I am currently learning binomial distributions and stuck on this particular problem. I was wondering if you can help me solve the following probability question:
A car salesman estimates his chances of selling a car to be $10\%$ on the first meeting with a customer, and $75\%$ on the second. It is assumed that all sales are made independently. Suppose that during one week of work, the salesperson sees five customers for the first time. During the same week, the salesperson also sees four other customers for the second time. What is the probability that he will make exactly two sales to the nine customers he meets during that week?
I thought finding the intersection between the two probabilities multiplied by the binomial formula for $X˜B(9;0.075)$, where $(X=2)$ would work, and have tried multiple other approaches but unfortunately to no end. I am getting quite frustrated. Thank you for the help in advance!
Following the comment, using $X_1$ and $X_2$ for the number of sales to first- and second-timers respectively: $$P=P(X_1=2,X_2=0)+P(X_1=X_2=1)+P(X_1=0,X_2=2)=\binom52(0.1)^2(0.9)^3\binom40(0.25)^4+\binom51(0.1)(0.9)^4\binom41(0.75)(0.25)^3+\binom50(0.9)^5\binom42(0.75)^2(0.25)^2=897399/6400000=0.140\dots$$

* * *

### Jobs
1 - Do these statements agree with the probability thread? (a) During the week, the salesperson sees five customers for the first time. (b) The salesman puts his chance of a sale at a second meeting at 10%. (c) The sales are assumed to depend on one another. Answer each with yes or no and quote the deciding words of the thread.
2 - Can you repeat the probability thread from "I am currently" to "during that week?" and swap every "week" for "month"?

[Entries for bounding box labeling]
* * *

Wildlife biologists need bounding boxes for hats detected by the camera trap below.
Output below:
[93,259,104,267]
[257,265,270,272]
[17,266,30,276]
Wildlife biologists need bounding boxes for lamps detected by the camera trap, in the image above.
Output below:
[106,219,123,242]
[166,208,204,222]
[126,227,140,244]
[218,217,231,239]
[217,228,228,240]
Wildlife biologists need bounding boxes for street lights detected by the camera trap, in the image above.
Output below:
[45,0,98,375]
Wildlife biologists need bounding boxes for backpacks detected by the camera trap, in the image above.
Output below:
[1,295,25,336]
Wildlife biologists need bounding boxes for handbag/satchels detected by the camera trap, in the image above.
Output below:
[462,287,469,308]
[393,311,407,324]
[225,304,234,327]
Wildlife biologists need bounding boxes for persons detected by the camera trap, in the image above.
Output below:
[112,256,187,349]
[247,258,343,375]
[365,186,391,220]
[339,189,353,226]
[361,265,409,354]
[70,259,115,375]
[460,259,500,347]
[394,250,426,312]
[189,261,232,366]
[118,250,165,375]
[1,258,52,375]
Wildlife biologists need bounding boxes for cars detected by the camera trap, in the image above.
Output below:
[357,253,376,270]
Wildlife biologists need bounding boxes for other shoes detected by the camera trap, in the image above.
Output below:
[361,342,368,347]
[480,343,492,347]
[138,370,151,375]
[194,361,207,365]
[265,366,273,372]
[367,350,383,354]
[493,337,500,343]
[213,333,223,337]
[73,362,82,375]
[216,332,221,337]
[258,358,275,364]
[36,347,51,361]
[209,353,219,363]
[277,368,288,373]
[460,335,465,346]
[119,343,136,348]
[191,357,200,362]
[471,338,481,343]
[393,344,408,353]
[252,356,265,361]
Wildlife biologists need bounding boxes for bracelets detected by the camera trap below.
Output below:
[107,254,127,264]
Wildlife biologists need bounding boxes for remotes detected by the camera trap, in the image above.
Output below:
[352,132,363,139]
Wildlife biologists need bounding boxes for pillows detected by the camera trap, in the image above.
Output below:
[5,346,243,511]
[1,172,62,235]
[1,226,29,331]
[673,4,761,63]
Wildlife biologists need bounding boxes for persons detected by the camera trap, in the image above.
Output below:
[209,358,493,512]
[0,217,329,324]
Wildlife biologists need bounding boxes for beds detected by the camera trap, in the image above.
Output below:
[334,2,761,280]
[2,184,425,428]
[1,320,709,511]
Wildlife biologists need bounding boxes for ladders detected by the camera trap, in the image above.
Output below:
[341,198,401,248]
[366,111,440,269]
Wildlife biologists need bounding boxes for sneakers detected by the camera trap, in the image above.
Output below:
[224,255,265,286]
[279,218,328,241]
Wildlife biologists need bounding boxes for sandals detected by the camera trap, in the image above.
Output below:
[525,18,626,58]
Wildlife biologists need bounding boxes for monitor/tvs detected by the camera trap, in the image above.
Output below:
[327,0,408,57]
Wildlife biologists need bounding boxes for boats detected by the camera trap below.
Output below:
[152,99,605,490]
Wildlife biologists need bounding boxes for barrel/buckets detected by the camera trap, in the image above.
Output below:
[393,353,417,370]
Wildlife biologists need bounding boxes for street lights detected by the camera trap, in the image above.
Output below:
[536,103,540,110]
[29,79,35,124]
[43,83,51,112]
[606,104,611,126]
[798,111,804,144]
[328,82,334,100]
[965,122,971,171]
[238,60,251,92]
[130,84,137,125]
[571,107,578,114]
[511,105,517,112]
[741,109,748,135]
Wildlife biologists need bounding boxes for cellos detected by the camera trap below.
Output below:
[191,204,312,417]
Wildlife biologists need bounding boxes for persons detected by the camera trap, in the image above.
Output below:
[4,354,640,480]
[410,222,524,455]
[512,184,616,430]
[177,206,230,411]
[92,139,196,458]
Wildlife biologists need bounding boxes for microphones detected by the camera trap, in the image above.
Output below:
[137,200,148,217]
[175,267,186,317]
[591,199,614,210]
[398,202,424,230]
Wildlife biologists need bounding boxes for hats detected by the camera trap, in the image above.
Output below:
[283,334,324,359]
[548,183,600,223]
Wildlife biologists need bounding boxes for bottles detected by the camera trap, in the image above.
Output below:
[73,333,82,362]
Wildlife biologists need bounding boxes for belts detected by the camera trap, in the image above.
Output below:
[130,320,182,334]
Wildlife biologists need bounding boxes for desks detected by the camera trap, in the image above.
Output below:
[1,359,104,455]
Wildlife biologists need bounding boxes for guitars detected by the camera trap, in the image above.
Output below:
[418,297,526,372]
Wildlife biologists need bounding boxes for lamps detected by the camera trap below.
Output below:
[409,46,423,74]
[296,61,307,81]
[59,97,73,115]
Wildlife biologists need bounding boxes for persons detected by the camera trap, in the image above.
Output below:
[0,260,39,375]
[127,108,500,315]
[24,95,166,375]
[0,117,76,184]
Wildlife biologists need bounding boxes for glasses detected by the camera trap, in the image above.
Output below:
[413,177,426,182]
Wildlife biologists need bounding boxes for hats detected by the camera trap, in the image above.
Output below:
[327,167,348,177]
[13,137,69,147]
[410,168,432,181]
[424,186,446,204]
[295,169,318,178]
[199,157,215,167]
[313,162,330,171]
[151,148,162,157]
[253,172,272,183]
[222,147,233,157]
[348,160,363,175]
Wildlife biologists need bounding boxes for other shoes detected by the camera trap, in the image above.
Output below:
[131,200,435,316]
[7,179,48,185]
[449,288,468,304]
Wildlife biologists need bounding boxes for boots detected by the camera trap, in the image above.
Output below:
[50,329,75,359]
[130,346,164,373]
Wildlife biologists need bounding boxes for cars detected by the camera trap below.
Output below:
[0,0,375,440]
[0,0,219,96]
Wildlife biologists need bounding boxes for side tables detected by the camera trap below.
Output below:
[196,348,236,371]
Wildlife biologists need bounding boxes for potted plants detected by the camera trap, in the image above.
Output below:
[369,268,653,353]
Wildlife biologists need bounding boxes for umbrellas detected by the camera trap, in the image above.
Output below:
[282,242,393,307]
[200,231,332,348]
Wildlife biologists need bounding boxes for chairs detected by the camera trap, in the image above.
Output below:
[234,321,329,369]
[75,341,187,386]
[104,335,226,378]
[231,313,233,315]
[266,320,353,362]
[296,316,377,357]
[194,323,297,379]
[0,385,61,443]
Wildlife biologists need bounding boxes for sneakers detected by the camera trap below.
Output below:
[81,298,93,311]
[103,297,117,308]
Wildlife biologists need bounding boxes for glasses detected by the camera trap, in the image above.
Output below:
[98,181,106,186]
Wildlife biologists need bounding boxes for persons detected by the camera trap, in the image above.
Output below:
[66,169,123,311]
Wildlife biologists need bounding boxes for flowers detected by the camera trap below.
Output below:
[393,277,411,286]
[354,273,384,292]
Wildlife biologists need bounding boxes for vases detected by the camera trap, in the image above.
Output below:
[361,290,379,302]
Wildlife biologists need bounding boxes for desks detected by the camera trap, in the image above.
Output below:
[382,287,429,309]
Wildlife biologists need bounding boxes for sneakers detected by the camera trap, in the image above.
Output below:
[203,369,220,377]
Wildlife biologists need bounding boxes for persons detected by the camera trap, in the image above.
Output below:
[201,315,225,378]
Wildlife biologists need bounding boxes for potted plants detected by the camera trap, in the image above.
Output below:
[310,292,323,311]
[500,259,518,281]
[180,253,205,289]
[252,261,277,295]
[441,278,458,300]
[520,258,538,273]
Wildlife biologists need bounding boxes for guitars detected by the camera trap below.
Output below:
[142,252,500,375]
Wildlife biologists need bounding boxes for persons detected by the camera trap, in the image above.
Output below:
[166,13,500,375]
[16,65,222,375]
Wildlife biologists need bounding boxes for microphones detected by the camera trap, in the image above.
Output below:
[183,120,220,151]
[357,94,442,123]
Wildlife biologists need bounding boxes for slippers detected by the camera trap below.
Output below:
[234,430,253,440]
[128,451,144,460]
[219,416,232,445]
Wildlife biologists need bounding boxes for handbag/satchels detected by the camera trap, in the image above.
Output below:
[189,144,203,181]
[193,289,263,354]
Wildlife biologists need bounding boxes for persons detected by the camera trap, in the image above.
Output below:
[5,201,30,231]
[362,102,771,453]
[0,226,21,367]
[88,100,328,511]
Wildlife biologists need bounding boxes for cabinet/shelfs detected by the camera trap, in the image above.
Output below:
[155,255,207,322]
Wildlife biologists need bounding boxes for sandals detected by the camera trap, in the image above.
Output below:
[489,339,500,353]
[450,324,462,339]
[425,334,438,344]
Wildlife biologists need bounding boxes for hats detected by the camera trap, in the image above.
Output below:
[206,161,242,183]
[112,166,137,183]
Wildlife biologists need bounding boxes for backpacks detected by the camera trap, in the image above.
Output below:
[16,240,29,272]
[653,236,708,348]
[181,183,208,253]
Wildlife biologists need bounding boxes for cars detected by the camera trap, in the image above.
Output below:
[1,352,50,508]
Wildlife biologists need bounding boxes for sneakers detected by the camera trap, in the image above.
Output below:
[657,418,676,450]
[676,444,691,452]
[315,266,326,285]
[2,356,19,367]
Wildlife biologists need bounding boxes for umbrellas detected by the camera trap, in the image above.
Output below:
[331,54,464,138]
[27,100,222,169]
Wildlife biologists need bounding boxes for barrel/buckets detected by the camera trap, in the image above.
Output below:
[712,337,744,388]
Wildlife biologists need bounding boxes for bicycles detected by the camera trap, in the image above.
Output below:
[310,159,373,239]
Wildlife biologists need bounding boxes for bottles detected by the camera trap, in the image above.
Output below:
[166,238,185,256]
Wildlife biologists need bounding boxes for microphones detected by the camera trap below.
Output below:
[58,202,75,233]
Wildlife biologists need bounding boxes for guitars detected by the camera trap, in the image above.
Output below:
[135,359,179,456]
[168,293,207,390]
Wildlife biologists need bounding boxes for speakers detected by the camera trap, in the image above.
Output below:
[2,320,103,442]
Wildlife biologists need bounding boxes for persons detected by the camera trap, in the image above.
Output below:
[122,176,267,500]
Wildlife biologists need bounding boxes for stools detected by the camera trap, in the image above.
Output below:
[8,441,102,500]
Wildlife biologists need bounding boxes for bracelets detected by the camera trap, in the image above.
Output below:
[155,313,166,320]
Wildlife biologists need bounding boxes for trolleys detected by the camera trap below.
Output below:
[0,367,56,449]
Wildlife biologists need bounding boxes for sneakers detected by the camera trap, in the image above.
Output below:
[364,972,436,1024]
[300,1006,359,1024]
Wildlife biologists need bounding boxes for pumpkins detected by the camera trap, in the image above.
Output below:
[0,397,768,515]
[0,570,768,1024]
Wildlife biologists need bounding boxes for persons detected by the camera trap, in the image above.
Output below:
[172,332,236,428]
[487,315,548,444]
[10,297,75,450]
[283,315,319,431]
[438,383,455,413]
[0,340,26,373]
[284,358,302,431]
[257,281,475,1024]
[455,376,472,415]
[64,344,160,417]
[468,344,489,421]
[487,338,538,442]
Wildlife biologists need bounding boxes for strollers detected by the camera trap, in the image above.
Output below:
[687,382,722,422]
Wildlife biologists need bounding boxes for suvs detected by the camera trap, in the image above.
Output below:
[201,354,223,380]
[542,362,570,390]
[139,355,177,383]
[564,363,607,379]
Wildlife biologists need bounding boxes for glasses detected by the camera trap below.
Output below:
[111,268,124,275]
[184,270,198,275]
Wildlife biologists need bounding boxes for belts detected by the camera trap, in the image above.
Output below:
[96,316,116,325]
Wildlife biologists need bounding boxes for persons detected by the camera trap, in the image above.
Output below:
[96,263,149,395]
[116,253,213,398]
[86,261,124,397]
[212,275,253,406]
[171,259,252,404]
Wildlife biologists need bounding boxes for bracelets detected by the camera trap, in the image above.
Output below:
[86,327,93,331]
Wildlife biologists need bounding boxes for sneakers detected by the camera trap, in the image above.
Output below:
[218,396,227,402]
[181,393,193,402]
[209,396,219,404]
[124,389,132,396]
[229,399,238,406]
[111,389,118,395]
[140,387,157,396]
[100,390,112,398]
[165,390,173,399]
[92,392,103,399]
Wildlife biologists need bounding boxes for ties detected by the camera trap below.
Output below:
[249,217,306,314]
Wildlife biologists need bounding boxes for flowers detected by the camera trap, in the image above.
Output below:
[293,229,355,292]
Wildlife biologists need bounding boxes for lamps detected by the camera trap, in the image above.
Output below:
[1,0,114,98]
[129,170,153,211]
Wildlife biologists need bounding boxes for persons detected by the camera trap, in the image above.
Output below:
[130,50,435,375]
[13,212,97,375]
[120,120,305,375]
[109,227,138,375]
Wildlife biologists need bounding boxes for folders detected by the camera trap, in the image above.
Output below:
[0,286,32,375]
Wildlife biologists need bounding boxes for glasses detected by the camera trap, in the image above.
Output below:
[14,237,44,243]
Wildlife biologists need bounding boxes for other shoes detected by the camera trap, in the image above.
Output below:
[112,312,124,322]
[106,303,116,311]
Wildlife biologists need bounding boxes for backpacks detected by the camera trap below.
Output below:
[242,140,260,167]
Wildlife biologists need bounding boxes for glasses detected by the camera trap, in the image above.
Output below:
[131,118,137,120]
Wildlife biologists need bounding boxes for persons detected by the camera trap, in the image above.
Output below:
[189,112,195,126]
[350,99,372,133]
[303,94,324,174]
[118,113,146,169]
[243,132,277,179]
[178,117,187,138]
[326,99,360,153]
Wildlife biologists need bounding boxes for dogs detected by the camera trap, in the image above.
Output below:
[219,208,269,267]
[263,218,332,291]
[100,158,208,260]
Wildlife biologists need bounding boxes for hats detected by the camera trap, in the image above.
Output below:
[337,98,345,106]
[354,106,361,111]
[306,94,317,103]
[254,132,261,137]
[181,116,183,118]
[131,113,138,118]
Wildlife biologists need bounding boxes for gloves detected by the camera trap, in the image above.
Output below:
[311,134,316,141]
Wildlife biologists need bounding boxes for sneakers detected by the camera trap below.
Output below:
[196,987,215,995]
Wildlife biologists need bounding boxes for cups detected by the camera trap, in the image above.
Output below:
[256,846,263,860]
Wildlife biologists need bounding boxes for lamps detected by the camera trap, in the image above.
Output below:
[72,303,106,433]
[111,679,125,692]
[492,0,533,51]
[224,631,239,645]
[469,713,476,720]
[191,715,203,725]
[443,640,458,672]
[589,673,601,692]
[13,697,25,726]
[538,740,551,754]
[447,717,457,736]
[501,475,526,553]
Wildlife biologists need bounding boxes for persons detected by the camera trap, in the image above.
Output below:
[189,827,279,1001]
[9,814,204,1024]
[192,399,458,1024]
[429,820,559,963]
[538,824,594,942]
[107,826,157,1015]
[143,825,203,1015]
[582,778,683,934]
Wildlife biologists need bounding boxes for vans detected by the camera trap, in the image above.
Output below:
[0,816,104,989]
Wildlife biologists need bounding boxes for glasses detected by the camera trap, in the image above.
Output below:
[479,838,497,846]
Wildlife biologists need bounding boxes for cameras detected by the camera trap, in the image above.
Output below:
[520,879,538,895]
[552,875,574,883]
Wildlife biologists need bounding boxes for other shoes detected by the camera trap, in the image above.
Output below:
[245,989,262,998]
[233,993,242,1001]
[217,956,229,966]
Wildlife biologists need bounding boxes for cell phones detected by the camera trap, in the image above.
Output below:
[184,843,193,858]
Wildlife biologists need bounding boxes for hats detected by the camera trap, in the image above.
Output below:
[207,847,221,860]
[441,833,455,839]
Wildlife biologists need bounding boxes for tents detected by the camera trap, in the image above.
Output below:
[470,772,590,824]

* * *

### Results of the tasks
1 -
(a) Yes: "the salesperson sees five customers for the first time"
(b) No: "and $75\%$ on the second"
(c) No: "It is assumed that all sales are made independently."

2 -
I am currently learning binomial distributions and stuck on this particular problem. I was wondering if you can help me solve the following probability question:
A car salesman estimates his chances of selling a car to be $10\%$ on the first meeting with a customer, and $75\%$ on the second. It is assumed that all sales are made independently. Suppose that during one month of work, the salesperson sees five customers for the first time. During the same month, the salesperson also sees four other customers for the second time. What is the probability that he will make exactly two sales to the nine customers he meets during that month?